First of all, this shows you're an honest and ethical person. Not bad for
Second, they're going to be happy that the job won't cost them as much as
they had budgeted. A happy client always makes ME happy!!
Third, having made your client happy, they will no doubt remember you for
future contracts. Repeat business is what we live for. A happy client won't
even look elsewhere. They have YOU! You're ethical, honest, good at what you
do, why should they waste time looking elsewhere? They say that for a new
client, the first contract is good, the first "repeat" contract is
excellent, but the THIRD contract you do for them really shows that they
consider you as "THEIR MAN", and that they are not looking elsewhere. This
is gold for a consultant.
By the way (I hate "BTW"), I usually give nothing but an ESTIMATE for a job.

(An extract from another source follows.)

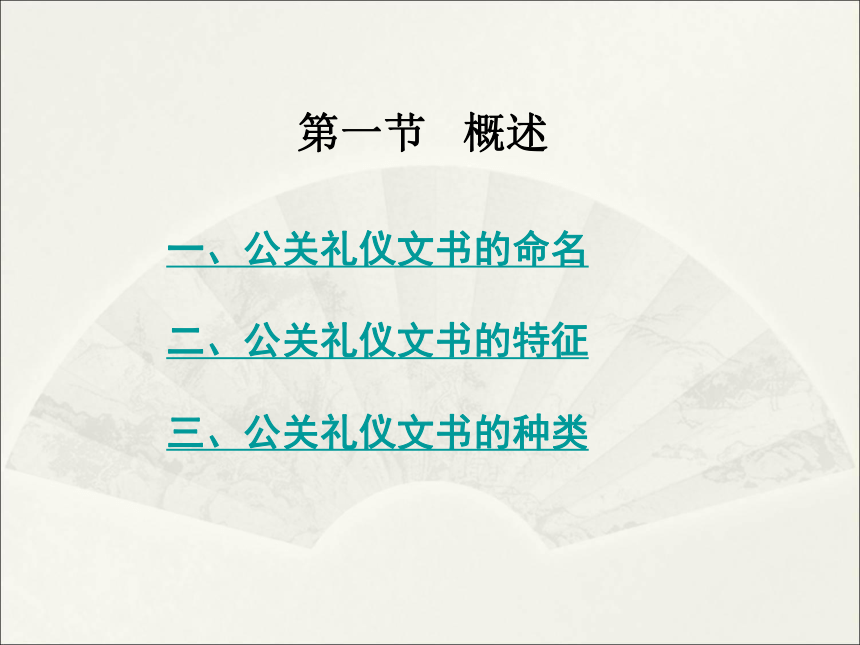 第一节　概述

一、公关礼仪文书的命名

二、公关礼仪文书的特征

三、公关礼仪文书的种类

Even if I have to sign a contract. This way, if there is any change in
parameters, ONE WAY OR THE OTHER, I can always call them up and tell them
that the estimate has changed, and negotiate something with them.
Hope this has helped.
At 08:03 AM 2/5/97 -0800, you wrote:
>I have successfully bid on a fixed-price contract. I signed the contract
>yesterday, and will receive the first payment today. I started working
>on the files last night, and realized that there really is a lot less
>text than I was thinking when I bid the contract (a non-professional
>actually used sufficient white space!).
>My potential dilemma is: what if I spend a lot less hours on the project
>than I calculated for my bid? It is a fixed bid, but I still based it on
>how many hours I thought it would take. If I go over the amount of time I
>estimated, I certainly wouldn't expect to be paid more...but should I
>return whatever portion that I didn't work for?
>Another contract will follow this one. Should I just adjust the other
>contract to offset any unworked-for income on this one?